Professor calls out Dunn on data discrepancies

Haley Russell
Assistant News Editor

At the close of the monthly Faculty Senate meeting Tuesday, Stephen Herr, assistant professor of education, handed out several documents including an article from the Murray Ledger & Times in which University President Randy Dunn reflected on his first five years as president of Murray State and the University’s rankings in magazines such as U.S. News and World Report and Forbes.

Herr highlighted the last paragraph of the article where Dunn was quoted describing the health of the University.

“There’s this line that physicians and other health care providers use, that first, you do no harm,” Dunn was quoted in the article. “I think, for me, that’s been important. Coming to Murray State, obviously a well-known institution nationally, performing very well, I didn’t want to do anything, obviously, to interfere with that … we’ve been able to sustain and even improve our quality indicators. Whether you’re talking U.S. News and World Report or Forbes or the Chronicle of Higher Education or any of these other agencies, we’ve been performing just as strongly in the eyes of those third-party rating agencies.”

The following pages of the packet Herr compiled is a spreadsheet with statistics in Murray State’s overall score, academic reputation score, retention rates, class numbers, student faculty ratios, full-time faculty, freshmen in the top 25 percent of their high school class, acceptance rates and alumni giving rates from 2002 to 2011.

Herr focused the Senate’s attention to average freshman retention rates, average graduation rates and freshmen enrolled that were in the top 25 percent of their graduating high school class.

Average freshmen retention rates have decreased from 77 percent in 2007 to 73 percent in 2011. Average graduation rates have declined from 57 percent to 52 percent and the number of enrolled freshmen who were among the 25 percent of their high school class has dwindled from 65 percent to 43 percent.
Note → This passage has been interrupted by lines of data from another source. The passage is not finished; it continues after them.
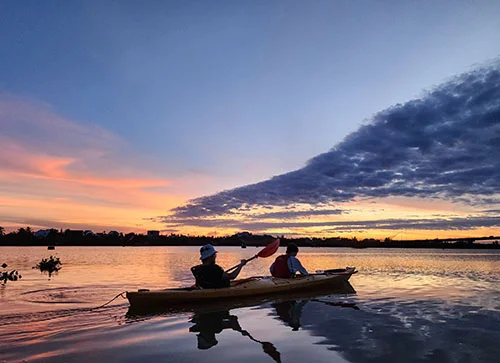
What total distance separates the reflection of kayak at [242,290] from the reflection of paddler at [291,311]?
1070mm

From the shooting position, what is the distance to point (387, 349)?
7.52m

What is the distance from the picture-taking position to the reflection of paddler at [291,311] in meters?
10.3

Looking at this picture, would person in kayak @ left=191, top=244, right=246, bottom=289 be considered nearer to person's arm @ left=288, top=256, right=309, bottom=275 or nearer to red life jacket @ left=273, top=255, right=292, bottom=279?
red life jacket @ left=273, top=255, right=292, bottom=279

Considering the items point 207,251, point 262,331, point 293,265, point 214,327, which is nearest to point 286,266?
point 293,265

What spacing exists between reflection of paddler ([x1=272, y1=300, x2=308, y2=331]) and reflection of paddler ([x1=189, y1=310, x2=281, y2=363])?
4.31 feet

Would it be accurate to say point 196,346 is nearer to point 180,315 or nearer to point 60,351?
point 60,351

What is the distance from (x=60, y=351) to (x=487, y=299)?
14411 millimetres

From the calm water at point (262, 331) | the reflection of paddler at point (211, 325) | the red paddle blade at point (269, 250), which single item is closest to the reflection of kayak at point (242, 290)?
the calm water at point (262, 331)

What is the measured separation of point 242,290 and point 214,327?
399 cm

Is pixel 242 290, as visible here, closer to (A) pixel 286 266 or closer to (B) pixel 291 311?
(B) pixel 291 311

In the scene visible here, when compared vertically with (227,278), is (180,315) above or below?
below

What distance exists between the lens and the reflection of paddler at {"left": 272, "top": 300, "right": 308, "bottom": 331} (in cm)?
1026

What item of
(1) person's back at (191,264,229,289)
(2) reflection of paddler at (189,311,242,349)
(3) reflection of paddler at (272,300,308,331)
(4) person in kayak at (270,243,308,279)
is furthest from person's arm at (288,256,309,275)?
(2) reflection of paddler at (189,311,242,349)

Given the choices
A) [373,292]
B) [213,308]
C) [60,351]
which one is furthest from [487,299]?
[60,351]
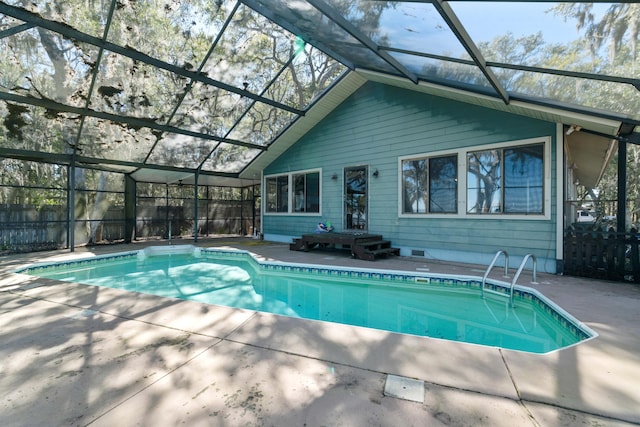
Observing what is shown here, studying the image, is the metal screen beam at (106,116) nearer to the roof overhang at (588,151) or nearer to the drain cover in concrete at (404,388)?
the drain cover in concrete at (404,388)

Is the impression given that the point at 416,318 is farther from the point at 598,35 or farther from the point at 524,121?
the point at 524,121

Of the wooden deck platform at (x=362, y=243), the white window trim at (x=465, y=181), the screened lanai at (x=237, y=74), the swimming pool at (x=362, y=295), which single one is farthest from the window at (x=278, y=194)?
the white window trim at (x=465, y=181)

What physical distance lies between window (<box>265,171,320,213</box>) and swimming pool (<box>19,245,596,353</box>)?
3.01 metres

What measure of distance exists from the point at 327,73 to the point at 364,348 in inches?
302

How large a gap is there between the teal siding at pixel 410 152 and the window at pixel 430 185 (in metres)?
0.25

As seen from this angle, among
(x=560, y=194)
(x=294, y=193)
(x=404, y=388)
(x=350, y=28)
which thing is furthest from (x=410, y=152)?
(x=404, y=388)

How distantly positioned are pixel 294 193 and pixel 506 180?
6.65m

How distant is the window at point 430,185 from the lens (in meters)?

Herr said though Dunn’s comments in the Ledger indicate the University is thriving the data shows otherwise.

“What the data tells us, is that over the last several years, in the eyes of the U.S. News and World Report, we are not ‘performing just as strongly’ but rather we have been experiencing a period of significant institutional decline,” he said.

Herr said he brought the information to Faculty Senate before he released it to any other administrative group on campus and that he hopes the Senate will review and consider it.

“I’m just concerned about the misinformation out there in the public and sort of as a shared government obligation I think it was important for the Senate to at least be making, in a public forum, that we recognize the fact that there is information that is incorrect,” he said.

In Herr’s brief speech to the Senate, he also informed members of a misinformation debacle at Claremont McKenna College in California where vice president and dean of admissions made exaggerated claims regarding the university.

After the president of the College, Pamela Gann, initiated an investigation, the senior administrator accepted the responsibility for his actions and resigned.

Herr said there are obvious discrepancies between Dunn’s claims in the Ledger and the data that has been collected.

“Well it seems clear to me that what he said doesn’t correspond with the data and that’s a concern,” he said.

Herr said he hopes the administration corrects its mistakes.

Faculty Senate will meet again April 3 and will discuss the information given at Tuesday’s meeting.